Now we can express C in terms of B. If we could express A in terms of B, then we could solve for the value of B, and that would allow us to solve for everything. Okay, so let's think about A. The final sentence is that the total number who study French is 10 fewer than those who study Spanish only.

So the total number who study French, A+B, is 10 fewer than Spanish only. Spanish only is C, so A + B = C- 10. So now we're just gonna plug in C = 3B and subtract B from both sides, so A = 2B- 10. So now we've expressed A, C, and D all in terms of B. This is important, because we know A + B + C + D = 200, and we can substitute those other letters for expressions involving B.

And so we'll just add 10 to both sides so we'll get 210 on the left, and then we have 2B + B + 3B + B, that adds up to 7b. So 7B = 210, divide by seven, we get B = 30 so now we have the value of B. Well, we're looking for how many students study French only so A, we're looking for, we'll just plug that into the expression for A. A = 2B- 10, or 2 * 30- 10.

60- 10 = 50, and that's our answer.

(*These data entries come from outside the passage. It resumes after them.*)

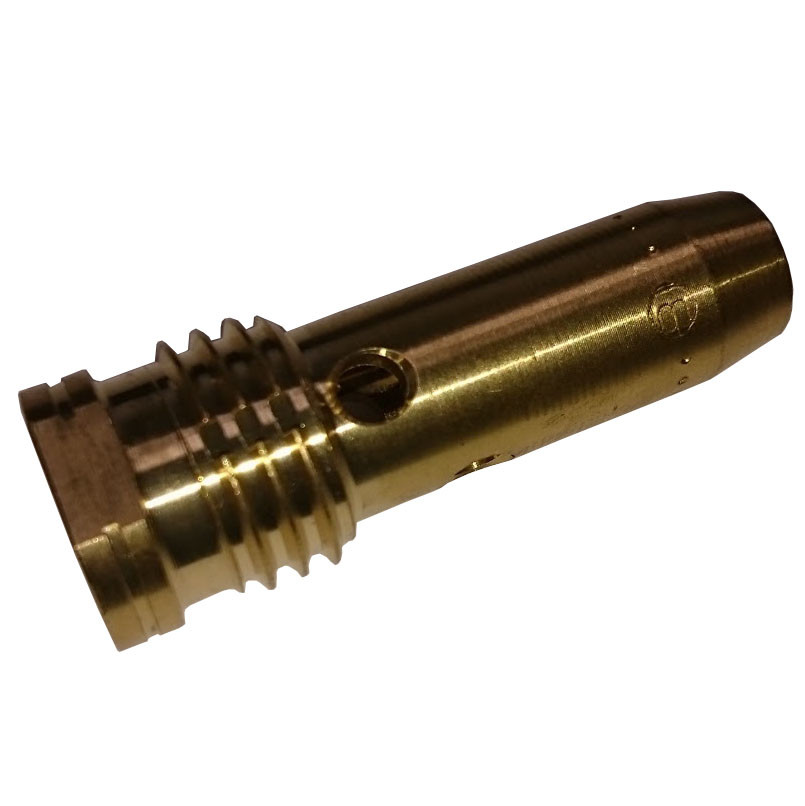 Вставка для наконечника M8/М16/45 мм LH ABIMIG® 300 / 350 018.D707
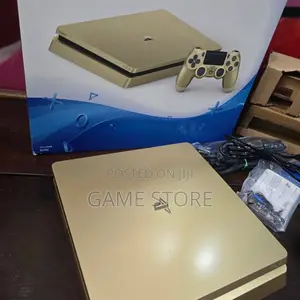 PS4 Slim: Make Split-Screen Matches Bring Back Childhood Rivalries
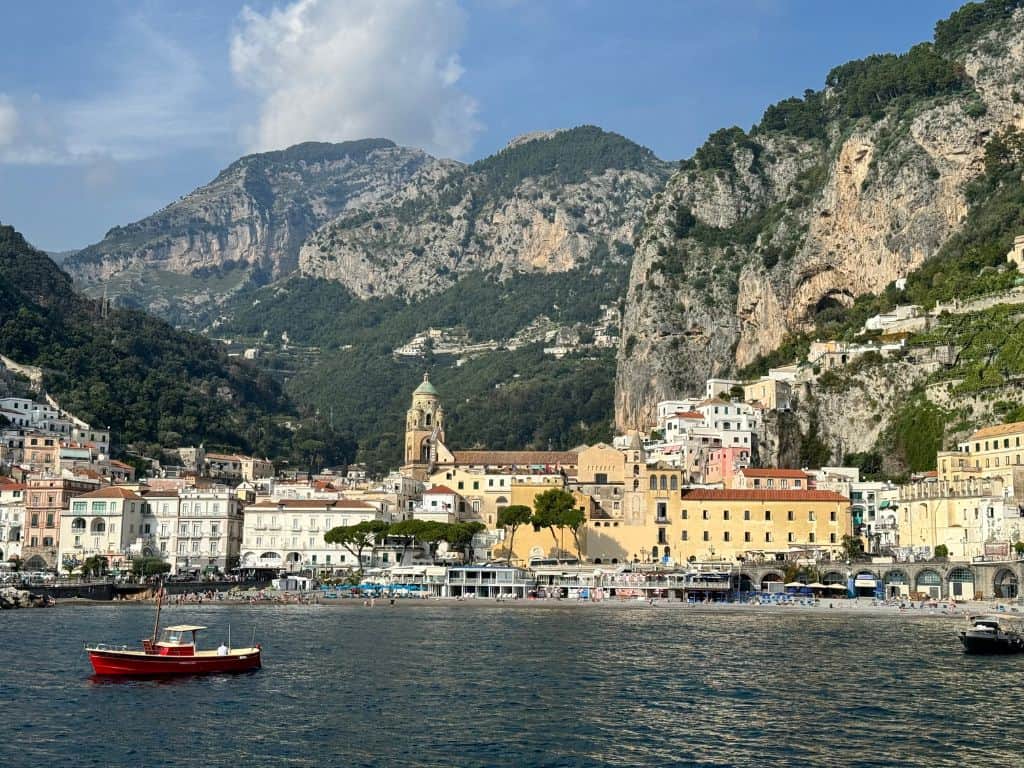 Côte amalfitaine (2)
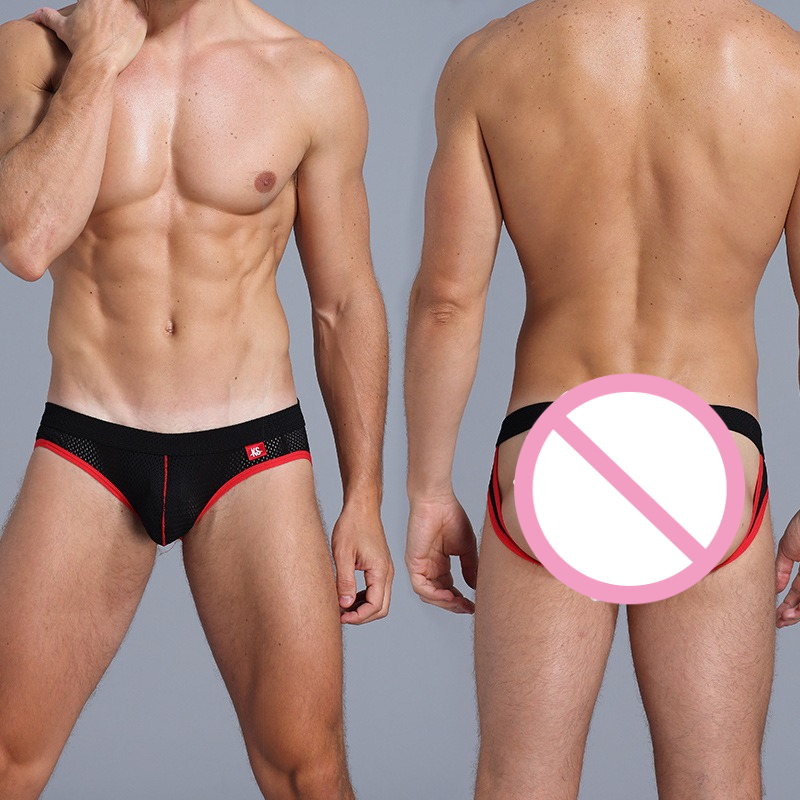 Men's Jockstrap Underwear Brea - مراجعة Jockstrap Athletic وسعره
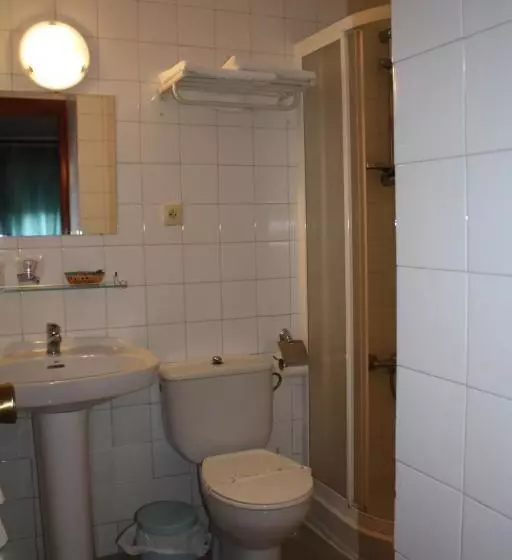 ペンション Hostal Tamarindos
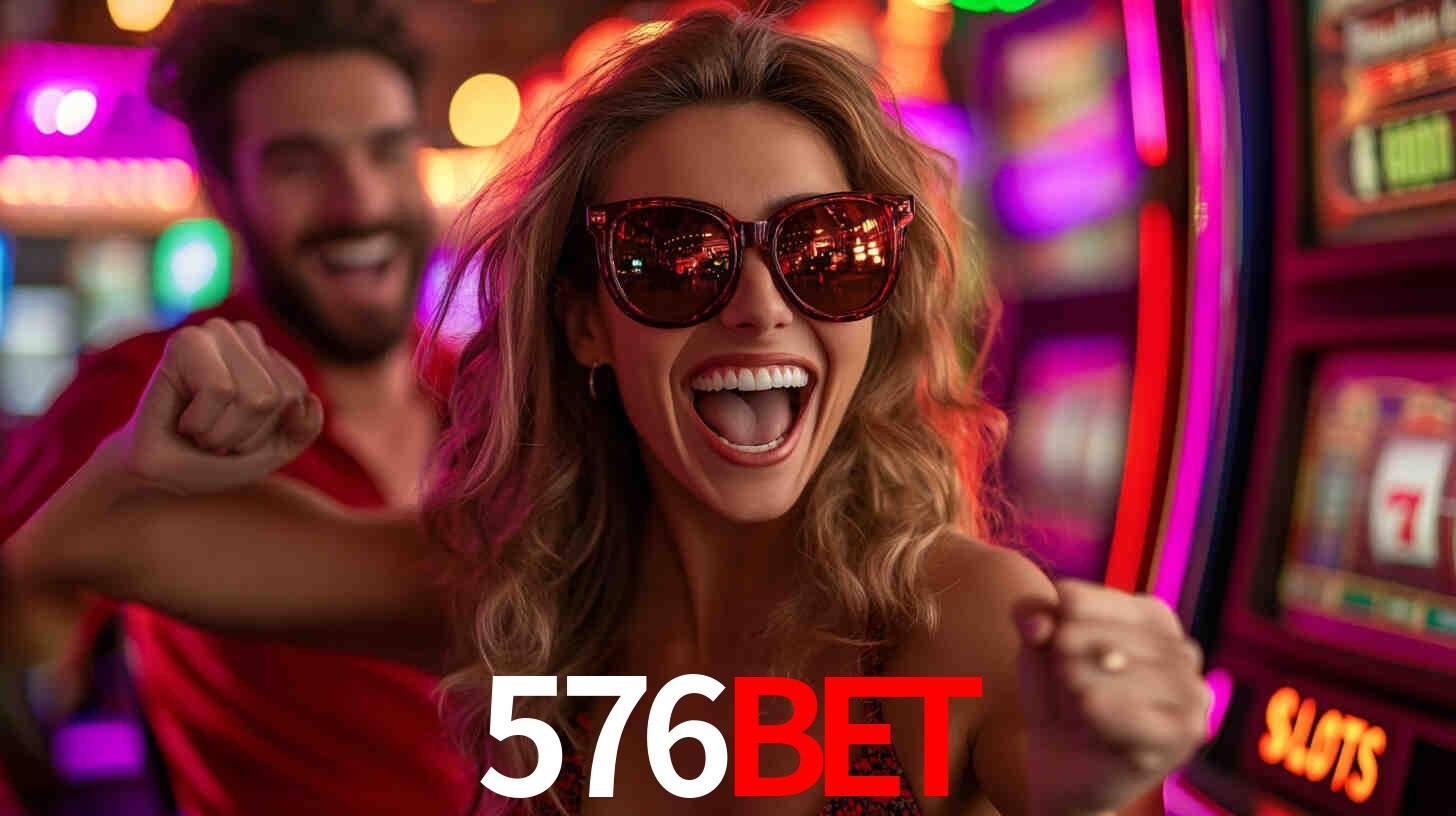 Explorando a Categoria de Eventos em Apostas na 576bet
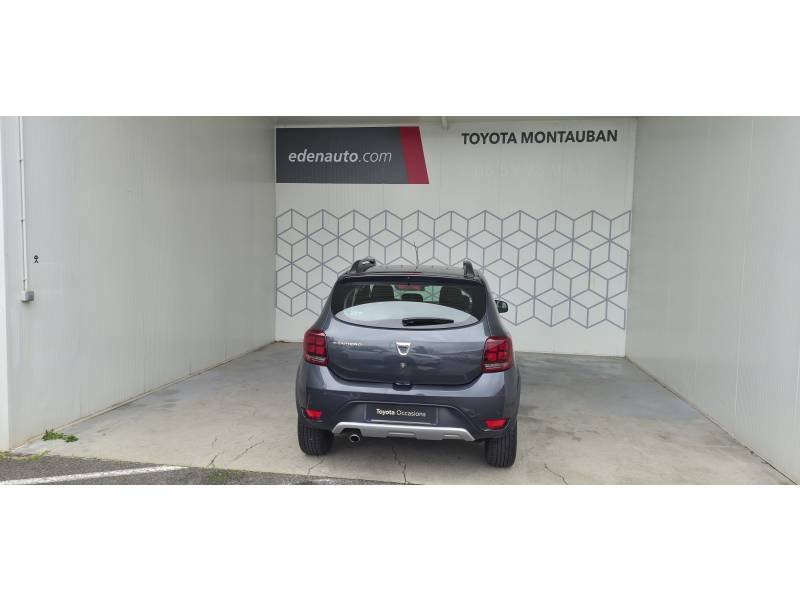 Dacia Sandero - Photo 2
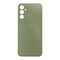Samsung (GH81-23639A) Back Glass - Light Green, Galaxy A14; SM-A146 | Techbox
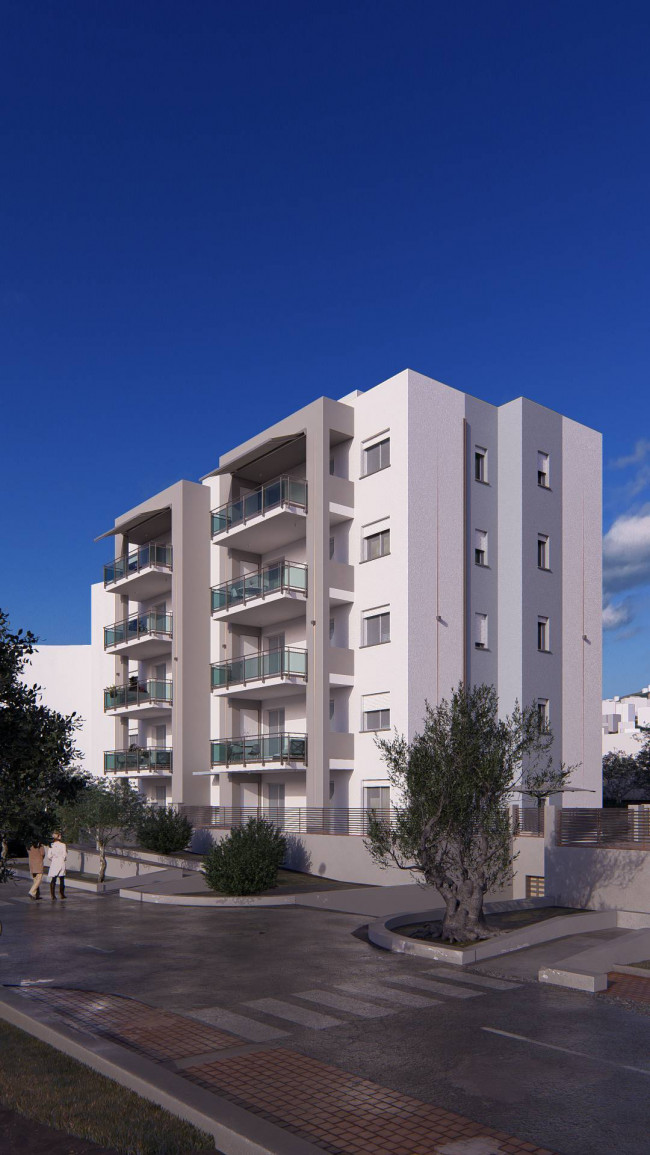 Appartamento in vendita a Andora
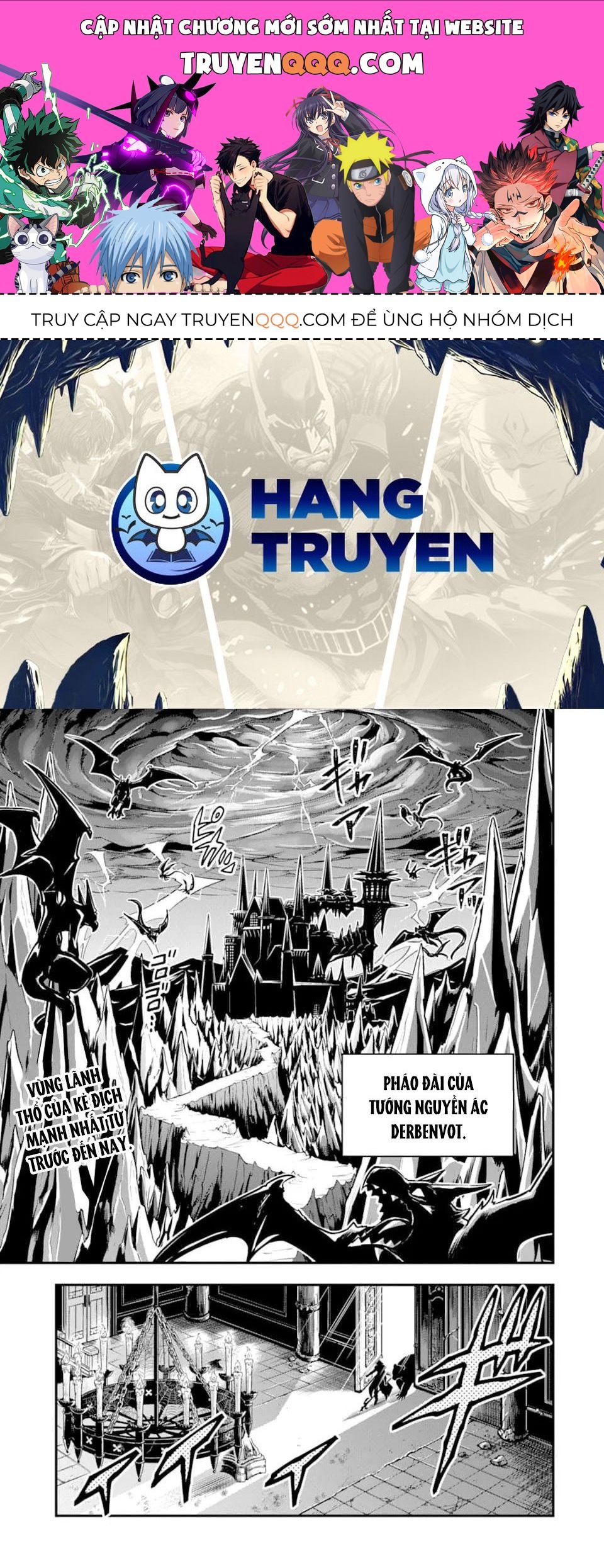 Pháp Sư Mạnh Nhất Dùng Sách Chiến Lược, Tự Mình Tiêu Diệt Ma Vương Chapter 9 - 1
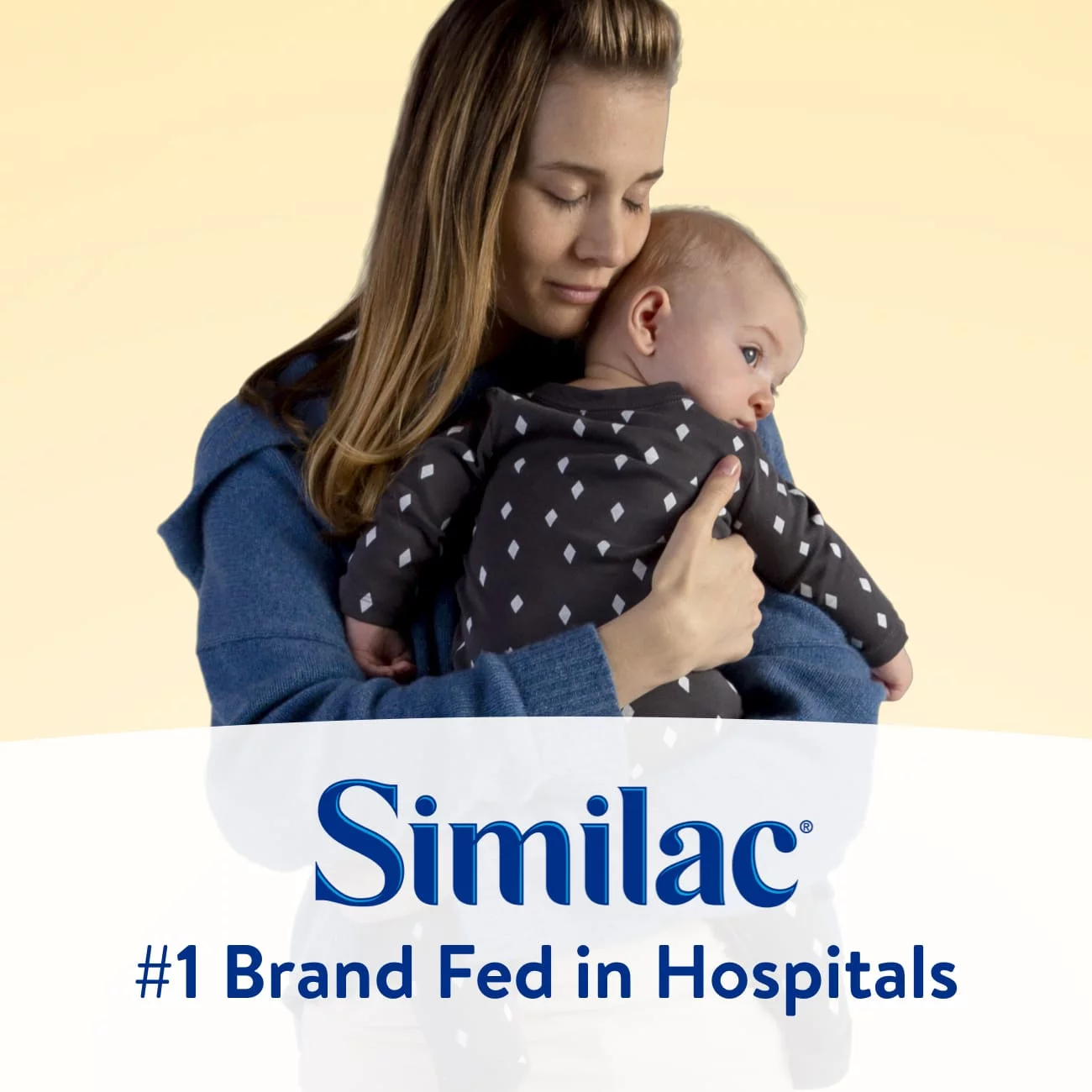 Similac Sensitive Powder Baby Formula, 29.8-oz Can - Radiant Selections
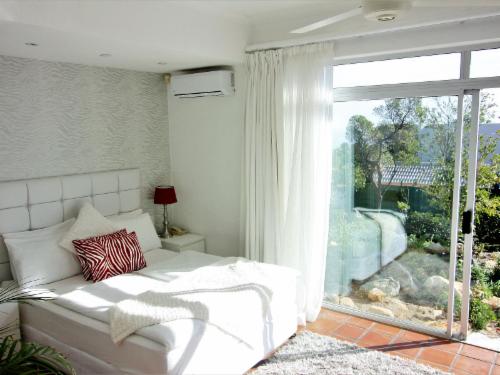 Premier Suite with Garden View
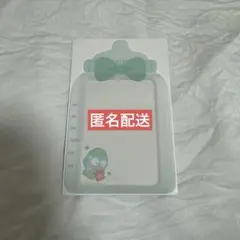 シークレット硬質カードケース　ハンギョドン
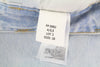 Jeans 90s Loose Pleated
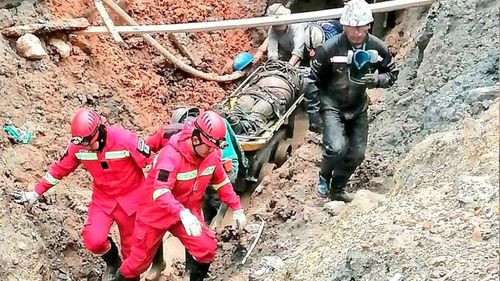 Nueva tragedia en una mina eleva la cifra de muertos en los socavones de Potosí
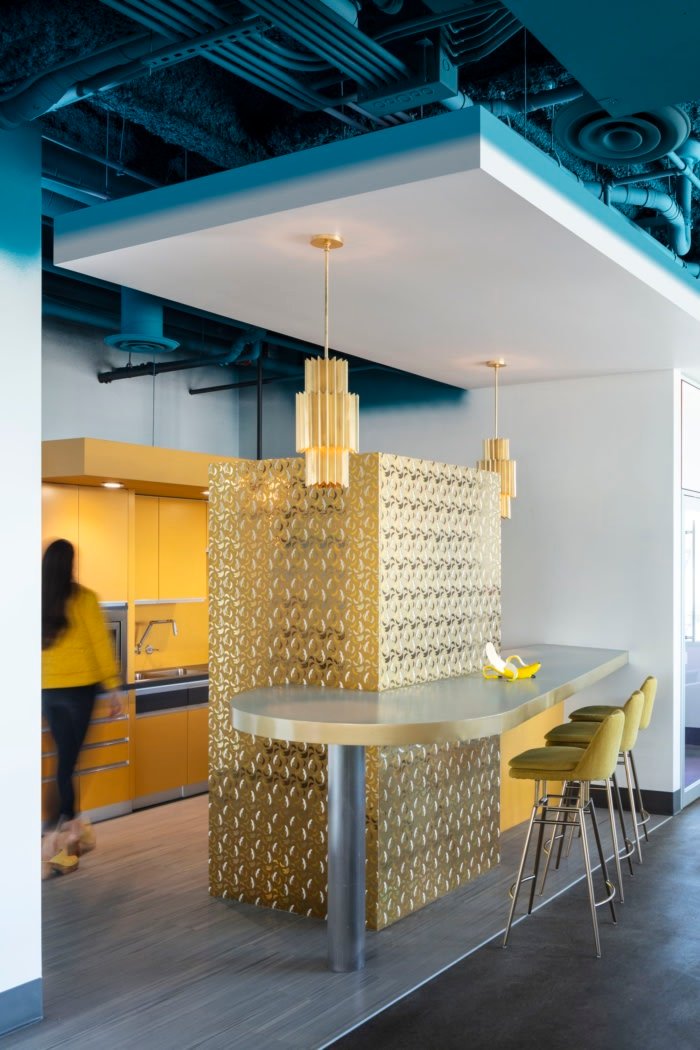 Shinesty 办公室 – 丹佛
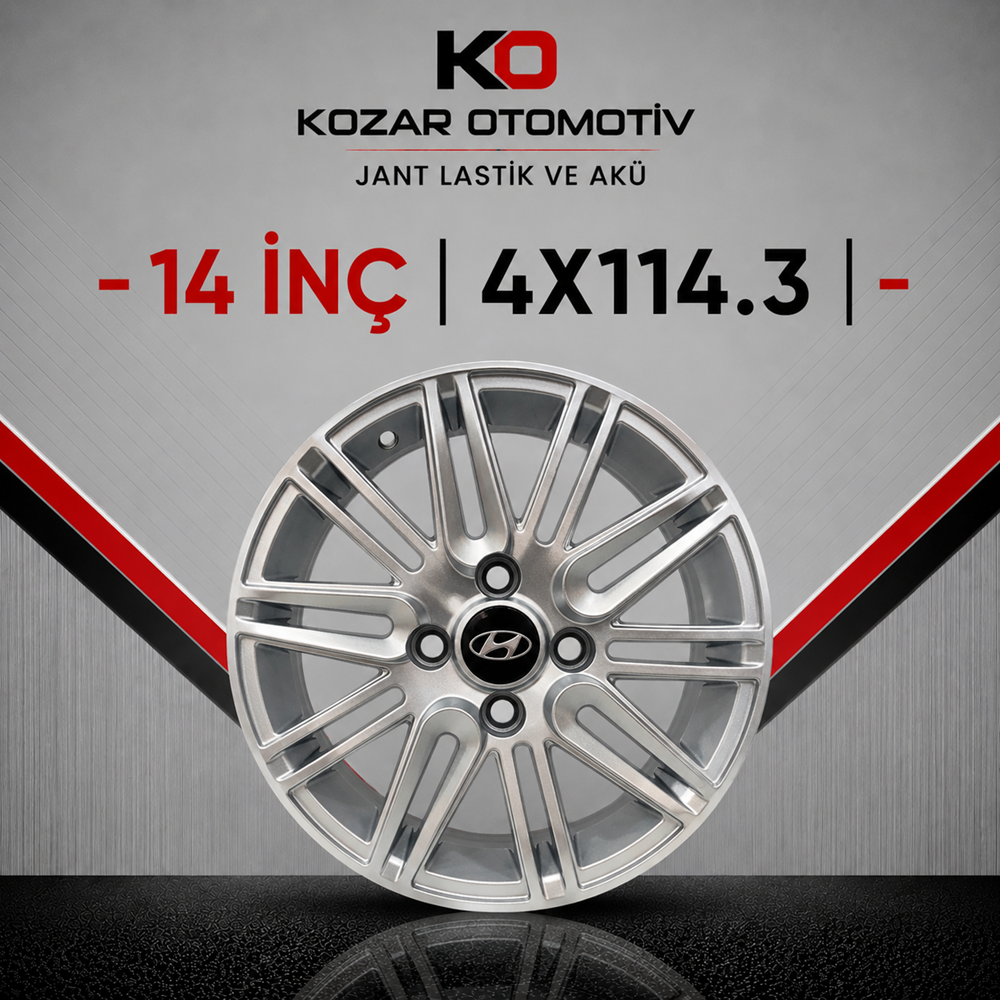 144x114 14A01 6*14 ET35 67,1 FULL SILVER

In summary, Venn Diagrams can be helpful in problems with two overlapping sets. The problem may give a Venn Diagram, but if it doesn't, one if often helpful for solving this kind of question. It's good to sketch it on the scrap paper, and remember to be careful interpreting wording.

If it says all in X, like everyone in the band, or everyone studying French, or something like that, that always includes those who are also in the other group. It includes all the overlap, but if it says all those in X only, all those studying French only, all those on the baseball team only, then that excludes the overlap group. We have to be very careful interpreting the work.